The results were much more satisying – Buster got his arm yanked out the window. Crash test dummies aren’t designed to come apart, but if he were a human, I think he would have lost his arm. However, the rest of his body just wasn’t going through the window, no matter what the myth said.
Still not satisifed, Adam and Jamie put a “shaped charge” (whatever that is) against the hull next to Buster’s knee. Plane pressurized once again, they blew the charge.
Now, I don’t know how much damage was from the charge and how much was from the air rushing out, but the entire roof came off the plane. Buster, believe it or not, was still belted in his chair, but there was a 20-foot section of the roof missing. That plane was toast, and it looked eerily similar to Aloha Airlines flight 243 that lost its roof in mid-flight back in 1988.
So, myth busted. However, they didn’t address one thing: the drop in air pressure caused by the velocity of the air outside the plane. You see, the entire concept of flight is based on the fact that air pressure goes down as the speed of the air goes up.

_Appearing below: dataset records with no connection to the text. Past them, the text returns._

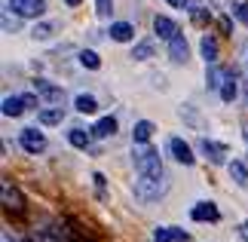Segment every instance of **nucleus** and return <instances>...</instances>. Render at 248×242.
I'll return each instance as SVG.
<instances>
[{
	"label": "nucleus",
	"mask_w": 248,
	"mask_h": 242,
	"mask_svg": "<svg viewBox=\"0 0 248 242\" xmlns=\"http://www.w3.org/2000/svg\"><path fill=\"white\" fill-rule=\"evenodd\" d=\"M132 162H135L138 175H163L159 150L150 147V144H132Z\"/></svg>",
	"instance_id": "nucleus-1"
},
{
	"label": "nucleus",
	"mask_w": 248,
	"mask_h": 242,
	"mask_svg": "<svg viewBox=\"0 0 248 242\" xmlns=\"http://www.w3.org/2000/svg\"><path fill=\"white\" fill-rule=\"evenodd\" d=\"M135 199L138 202H144V206H150V202H156V199H163L166 196V190H169V184H166V175H138L135 181Z\"/></svg>",
	"instance_id": "nucleus-2"
},
{
	"label": "nucleus",
	"mask_w": 248,
	"mask_h": 242,
	"mask_svg": "<svg viewBox=\"0 0 248 242\" xmlns=\"http://www.w3.org/2000/svg\"><path fill=\"white\" fill-rule=\"evenodd\" d=\"M196 147H199V153H202L208 162H215V166H224L227 157H230V147L221 144V141H212V138H199Z\"/></svg>",
	"instance_id": "nucleus-3"
},
{
	"label": "nucleus",
	"mask_w": 248,
	"mask_h": 242,
	"mask_svg": "<svg viewBox=\"0 0 248 242\" xmlns=\"http://www.w3.org/2000/svg\"><path fill=\"white\" fill-rule=\"evenodd\" d=\"M6 6L22 18H40L46 13V0H6Z\"/></svg>",
	"instance_id": "nucleus-4"
},
{
	"label": "nucleus",
	"mask_w": 248,
	"mask_h": 242,
	"mask_svg": "<svg viewBox=\"0 0 248 242\" xmlns=\"http://www.w3.org/2000/svg\"><path fill=\"white\" fill-rule=\"evenodd\" d=\"M18 141H22V147L31 153V157H37V153H43V150H46V135H43V132H37L34 126H28V129L18 132Z\"/></svg>",
	"instance_id": "nucleus-5"
},
{
	"label": "nucleus",
	"mask_w": 248,
	"mask_h": 242,
	"mask_svg": "<svg viewBox=\"0 0 248 242\" xmlns=\"http://www.w3.org/2000/svg\"><path fill=\"white\" fill-rule=\"evenodd\" d=\"M34 92L40 95L46 104H62L64 101V89H62V86H55V83H49V80H37L34 83Z\"/></svg>",
	"instance_id": "nucleus-6"
},
{
	"label": "nucleus",
	"mask_w": 248,
	"mask_h": 242,
	"mask_svg": "<svg viewBox=\"0 0 248 242\" xmlns=\"http://www.w3.org/2000/svg\"><path fill=\"white\" fill-rule=\"evenodd\" d=\"M169 150H171V157H175L181 166H193V162H196L193 147H190L184 138H171V141H169Z\"/></svg>",
	"instance_id": "nucleus-7"
},
{
	"label": "nucleus",
	"mask_w": 248,
	"mask_h": 242,
	"mask_svg": "<svg viewBox=\"0 0 248 242\" xmlns=\"http://www.w3.org/2000/svg\"><path fill=\"white\" fill-rule=\"evenodd\" d=\"M190 218L202 224V221H217V218H221V211H217V206H215L212 199H202V202H196V206L190 209Z\"/></svg>",
	"instance_id": "nucleus-8"
},
{
	"label": "nucleus",
	"mask_w": 248,
	"mask_h": 242,
	"mask_svg": "<svg viewBox=\"0 0 248 242\" xmlns=\"http://www.w3.org/2000/svg\"><path fill=\"white\" fill-rule=\"evenodd\" d=\"M154 31H156L159 40H166V43H169V40H175V37L181 34V28L171 22L169 16H156V18H154Z\"/></svg>",
	"instance_id": "nucleus-9"
},
{
	"label": "nucleus",
	"mask_w": 248,
	"mask_h": 242,
	"mask_svg": "<svg viewBox=\"0 0 248 242\" xmlns=\"http://www.w3.org/2000/svg\"><path fill=\"white\" fill-rule=\"evenodd\" d=\"M0 196H3V206L9 209V211H22L25 209V199H22V193H18L9 181H3L0 184Z\"/></svg>",
	"instance_id": "nucleus-10"
},
{
	"label": "nucleus",
	"mask_w": 248,
	"mask_h": 242,
	"mask_svg": "<svg viewBox=\"0 0 248 242\" xmlns=\"http://www.w3.org/2000/svg\"><path fill=\"white\" fill-rule=\"evenodd\" d=\"M230 77V71L227 67H221V65H205V89H221L224 86V80Z\"/></svg>",
	"instance_id": "nucleus-11"
},
{
	"label": "nucleus",
	"mask_w": 248,
	"mask_h": 242,
	"mask_svg": "<svg viewBox=\"0 0 248 242\" xmlns=\"http://www.w3.org/2000/svg\"><path fill=\"white\" fill-rule=\"evenodd\" d=\"M187 55H190V46H187V40H184V34H178L175 40H169V59L175 62V65H184Z\"/></svg>",
	"instance_id": "nucleus-12"
},
{
	"label": "nucleus",
	"mask_w": 248,
	"mask_h": 242,
	"mask_svg": "<svg viewBox=\"0 0 248 242\" xmlns=\"http://www.w3.org/2000/svg\"><path fill=\"white\" fill-rule=\"evenodd\" d=\"M154 132H156V126L150 123V120H138L135 129H132V144H147Z\"/></svg>",
	"instance_id": "nucleus-13"
},
{
	"label": "nucleus",
	"mask_w": 248,
	"mask_h": 242,
	"mask_svg": "<svg viewBox=\"0 0 248 242\" xmlns=\"http://www.w3.org/2000/svg\"><path fill=\"white\" fill-rule=\"evenodd\" d=\"M37 120H40L43 126H59L64 120V108L62 104H49V108H43L40 113H37Z\"/></svg>",
	"instance_id": "nucleus-14"
},
{
	"label": "nucleus",
	"mask_w": 248,
	"mask_h": 242,
	"mask_svg": "<svg viewBox=\"0 0 248 242\" xmlns=\"http://www.w3.org/2000/svg\"><path fill=\"white\" fill-rule=\"evenodd\" d=\"M108 34H110V40H117V43H129L132 37H135V28L129 22H113Z\"/></svg>",
	"instance_id": "nucleus-15"
},
{
	"label": "nucleus",
	"mask_w": 248,
	"mask_h": 242,
	"mask_svg": "<svg viewBox=\"0 0 248 242\" xmlns=\"http://www.w3.org/2000/svg\"><path fill=\"white\" fill-rule=\"evenodd\" d=\"M199 52H202L205 65H215L217 62V40L212 34H202V40H199Z\"/></svg>",
	"instance_id": "nucleus-16"
},
{
	"label": "nucleus",
	"mask_w": 248,
	"mask_h": 242,
	"mask_svg": "<svg viewBox=\"0 0 248 242\" xmlns=\"http://www.w3.org/2000/svg\"><path fill=\"white\" fill-rule=\"evenodd\" d=\"M25 108H28V104H25L22 95H6V98H3V117H22Z\"/></svg>",
	"instance_id": "nucleus-17"
},
{
	"label": "nucleus",
	"mask_w": 248,
	"mask_h": 242,
	"mask_svg": "<svg viewBox=\"0 0 248 242\" xmlns=\"http://www.w3.org/2000/svg\"><path fill=\"white\" fill-rule=\"evenodd\" d=\"M227 172H230V178L239 184V187H245V190H248V162L233 160V162H227Z\"/></svg>",
	"instance_id": "nucleus-18"
},
{
	"label": "nucleus",
	"mask_w": 248,
	"mask_h": 242,
	"mask_svg": "<svg viewBox=\"0 0 248 242\" xmlns=\"http://www.w3.org/2000/svg\"><path fill=\"white\" fill-rule=\"evenodd\" d=\"M113 132H117V120H113V117H101L98 123L92 126V135H95V138H110Z\"/></svg>",
	"instance_id": "nucleus-19"
},
{
	"label": "nucleus",
	"mask_w": 248,
	"mask_h": 242,
	"mask_svg": "<svg viewBox=\"0 0 248 242\" xmlns=\"http://www.w3.org/2000/svg\"><path fill=\"white\" fill-rule=\"evenodd\" d=\"M92 138H95V135H92V129H89V132H86V129H71V132H68V141L74 144V147H80V150H86V147H89V144H92Z\"/></svg>",
	"instance_id": "nucleus-20"
},
{
	"label": "nucleus",
	"mask_w": 248,
	"mask_h": 242,
	"mask_svg": "<svg viewBox=\"0 0 248 242\" xmlns=\"http://www.w3.org/2000/svg\"><path fill=\"white\" fill-rule=\"evenodd\" d=\"M154 52H156L154 40H141V43H135V49H132V59H135V62H147V59H154Z\"/></svg>",
	"instance_id": "nucleus-21"
},
{
	"label": "nucleus",
	"mask_w": 248,
	"mask_h": 242,
	"mask_svg": "<svg viewBox=\"0 0 248 242\" xmlns=\"http://www.w3.org/2000/svg\"><path fill=\"white\" fill-rule=\"evenodd\" d=\"M55 31H59V25H55V22H37L31 28V37H34V40H49Z\"/></svg>",
	"instance_id": "nucleus-22"
},
{
	"label": "nucleus",
	"mask_w": 248,
	"mask_h": 242,
	"mask_svg": "<svg viewBox=\"0 0 248 242\" xmlns=\"http://www.w3.org/2000/svg\"><path fill=\"white\" fill-rule=\"evenodd\" d=\"M74 108H77L80 113H95V111H98V101H95L92 95H86V92H80L77 98H74Z\"/></svg>",
	"instance_id": "nucleus-23"
},
{
	"label": "nucleus",
	"mask_w": 248,
	"mask_h": 242,
	"mask_svg": "<svg viewBox=\"0 0 248 242\" xmlns=\"http://www.w3.org/2000/svg\"><path fill=\"white\" fill-rule=\"evenodd\" d=\"M217 92H221V101H227V104L236 98V71H230V77L224 80V86H221Z\"/></svg>",
	"instance_id": "nucleus-24"
},
{
	"label": "nucleus",
	"mask_w": 248,
	"mask_h": 242,
	"mask_svg": "<svg viewBox=\"0 0 248 242\" xmlns=\"http://www.w3.org/2000/svg\"><path fill=\"white\" fill-rule=\"evenodd\" d=\"M80 65H83V67H89V71H98V67H101V59H98V52L83 49V52H80Z\"/></svg>",
	"instance_id": "nucleus-25"
},
{
	"label": "nucleus",
	"mask_w": 248,
	"mask_h": 242,
	"mask_svg": "<svg viewBox=\"0 0 248 242\" xmlns=\"http://www.w3.org/2000/svg\"><path fill=\"white\" fill-rule=\"evenodd\" d=\"M178 113H181V120H187L190 126H199V113L193 111V104H181Z\"/></svg>",
	"instance_id": "nucleus-26"
},
{
	"label": "nucleus",
	"mask_w": 248,
	"mask_h": 242,
	"mask_svg": "<svg viewBox=\"0 0 248 242\" xmlns=\"http://www.w3.org/2000/svg\"><path fill=\"white\" fill-rule=\"evenodd\" d=\"M190 16H193V22H196V25H205L208 18H212V16H208V9H205V6H193V9H190Z\"/></svg>",
	"instance_id": "nucleus-27"
},
{
	"label": "nucleus",
	"mask_w": 248,
	"mask_h": 242,
	"mask_svg": "<svg viewBox=\"0 0 248 242\" xmlns=\"http://www.w3.org/2000/svg\"><path fill=\"white\" fill-rule=\"evenodd\" d=\"M154 242H175V236H171V227H156V230H154Z\"/></svg>",
	"instance_id": "nucleus-28"
},
{
	"label": "nucleus",
	"mask_w": 248,
	"mask_h": 242,
	"mask_svg": "<svg viewBox=\"0 0 248 242\" xmlns=\"http://www.w3.org/2000/svg\"><path fill=\"white\" fill-rule=\"evenodd\" d=\"M95 6H98V16H110L113 13V0H95Z\"/></svg>",
	"instance_id": "nucleus-29"
},
{
	"label": "nucleus",
	"mask_w": 248,
	"mask_h": 242,
	"mask_svg": "<svg viewBox=\"0 0 248 242\" xmlns=\"http://www.w3.org/2000/svg\"><path fill=\"white\" fill-rule=\"evenodd\" d=\"M233 16H236V18H239V22H242V25H248V3H239V6H236V9H233Z\"/></svg>",
	"instance_id": "nucleus-30"
},
{
	"label": "nucleus",
	"mask_w": 248,
	"mask_h": 242,
	"mask_svg": "<svg viewBox=\"0 0 248 242\" xmlns=\"http://www.w3.org/2000/svg\"><path fill=\"white\" fill-rule=\"evenodd\" d=\"M22 98H25V104H28V108H40V95H37V92H25Z\"/></svg>",
	"instance_id": "nucleus-31"
},
{
	"label": "nucleus",
	"mask_w": 248,
	"mask_h": 242,
	"mask_svg": "<svg viewBox=\"0 0 248 242\" xmlns=\"http://www.w3.org/2000/svg\"><path fill=\"white\" fill-rule=\"evenodd\" d=\"M92 181H95V190H98V196H104V175H101V172H95Z\"/></svg>",
	"instance_id": "nucleus-32"
},
{
	"label": "nucleus",
	"mask_w": 248,
	"mask_h": 242,
	"mask_svg": "<svg viewBox=\"0 0 248 242\" xmlns=\"http://www.w3.org/2000/svg\"><path fill=\"white\" fill-rule=\"evenodd\" d=\"M171 236H175V242H190V233H184L181 227H171Z\"/></svg>",
	"instance_id": "nucleus-33"
},
{
	"label": "nucleus",
	"mask_w": 248,
	"mask_h": 242,
	"mask_svg": "<svg viewBox=\"0 0 248 242\" xmlns=\"http://www.w3.org/2000/svg\"><path fill=\"white\" fill-rule=\"evenodd\" d=\"M16 28H18V22H16V18H9V13L3 16V31H16Z\"/></svg>",
	"instance_id": "nucleus-34"
},
{
	"label": "nucleus",
	"mask_w": 248,
	"mask_h": 242,
	"mask_svg": "<svg viewBox=\"0 0 248 242\" xmlns=\"http://www.w3.org/2000/svg\"><path fill=\"white\" fill-rule=\"evenodd\" d=\"M236 233H239V239H245V242H248V221H242V224H239V230H236Z\"/></svg>",
	"instance_id": "nucleus-35"
},
{
	"label": "nucleus",
	"mask_w": 248,
	"mask_h": 242,
	"mask_svg": "<svg viewBox=\"0 0 248 242\" xmlns=\"http://www.w3.org/2000/svg\"><path fill=\"white\" fill-rule=\"evenodd\" d=\"M166 3H169V6H175V9H184V6H187V0H166Z\"/></svg>",
	"instance_id": "nucleus-36"
},
{
	"label": "nucleus",
	"mask_w": 248,
	"mask_h": 242,
	"mask_svg": "<svg viewBox=\"0 0 248 242\" xmlns=\"http://www.w3.org/2000/svg\"><path fill=\"white\" fill-rule=\"evenodd\" d=\"M221 31H224V34H230V18H227V16L221 18Z\"/></svg>",
	"instance_id": "nucleus-37"
},
{
	"label": "nucleus",
	"mask_w": 248,
	"mask_h": 242,
	"mask_svg": "<svg viewBox=\"0 0 248 242\" xmlns=\"http://www.w3.org/2000/svg\"><path fill=\"white\" fill-rule=\"evenodd\" d=\"M0 242H13V239H9V233H3V236H0Z\"/></svg>",
	"instance_id": "nucleus-38"
},
{
	"label": "nucleus",
	"mask_w": 248,
	"mask_h": 242,
	"mask_svg": "<svg viewBox=\"0 0 248 242\" xmlns=\"http://www.w3.org/2000/svg\"><path fill=\"white\" fill-rule=\"evenodd\" d=\"M64 3H68V6H77V3H80V0H64Z\"/></svg>",
	"instance_id": "nucleus-39"
},
{
	"label": "nucleus",
	"mask_w": 248,
	"mask_h": 242,
	"mask_svg": "<svg viewBox=\"0 0 248 242\" xmlns=\"http://www.w3.org/2000/svg\"><path fill=\"white\" fill-rule=\"evenodd\" d=\"M245 144H248V126H245Z\"/></svg>",
	"instance_id": "nucleus-40"
}]
</instances>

So when a hole gets blown in the side of the plane, even after all the air rushes out and the pressue of the plane is equal to the ambient air pressure at that altitude, you now have 600 m.p.h. air rushing past the hole, which would have a much lower air pressure than the stationary air inside the plane. Does this make sense to anyone else?
That question aside, this segment proved, once and for all, that Mythbusters ranks right up there with Extreme Engineering and Modern Marvels as God’s gift to geeks.